No se trata aquí de salvar el mundo, ni de prevenirlo siquiera; ni de exigir un compromiso al artista o una pureza extrema —que no se da en otros sectores— y que vuelva a colocarlo en la posición del ingenuo. Tampoco de retomar debates estériles de oposición forma-contenido, ningún discurso bienintencionado sustituye al de la validez estética. Pero sí de restituir la idea de que una obra de arte aspire a ser políticamente crítica y estéticamente válida. Porque en el espacio higiénico y aséptico del presente, donde cada vez es más frecuente la ratificación de propuestas satisfechas con enunciar los hechos, es casi seguro que cualquier desconcierto, contagio o infección, vendrán dados desde contextos ajenos al de la práctica artística.
En este sentido, el importante desafío que la mercancía ha lanzando a la obra de arte radica, justamente, en la asimilación de las competencias del arte por un mercado específico que ha comprendido con exactitud el valor de cambio de lo exclusivo y lo inaccesible. Son muchos los argumentos que confirman la existencia de un riesgo asociado al objeto poseedor de lo inmaterial, de una amenaza inherente al territorio de la imagen, a su no neutralidad. Un poder potencial que cristaliza en la museización y comercialización
progresiva y frenética de los lenguajes más radicales, y que
enmudece y se ahoga en estas mismas estancias.
Y será precisamente en la re-apropiación de ese territorio de irrealidad —usurpado y rentabilizado por elementos extraños— donde resida la posibilidad de rehabilitar la capacidad crítica del arte y la autoridad del artista. En la voluntad de emancipación de las obras —de su dimensión de proposición frente a la opción de diagnosis y de mera constatación de certezas—, y en la ocupación de ese vacío expoliado y de las áreas de ilusión de este mundo «desencantado» anunciado tiempo atrás. Los únicos espacios donde escuchar, de nuevo, esa risa del idiota silenciada.
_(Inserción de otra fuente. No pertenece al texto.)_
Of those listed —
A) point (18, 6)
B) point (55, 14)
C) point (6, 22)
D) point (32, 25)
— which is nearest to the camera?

Porque serán estas tentativas, a pesar del posible-probable fracaso al que se enfrentan, las únicas conscientes y responsables de la contradicción flagrante en la que se sitúa la obra de arte respecto a sus sistemas de difusión y exposición, respecto a la posición que legitiman. Las únicas con autoridad suficiente para provocar el extrañamiento y el malestar; los síntomas olvidados del consumo de un odio sin destilar.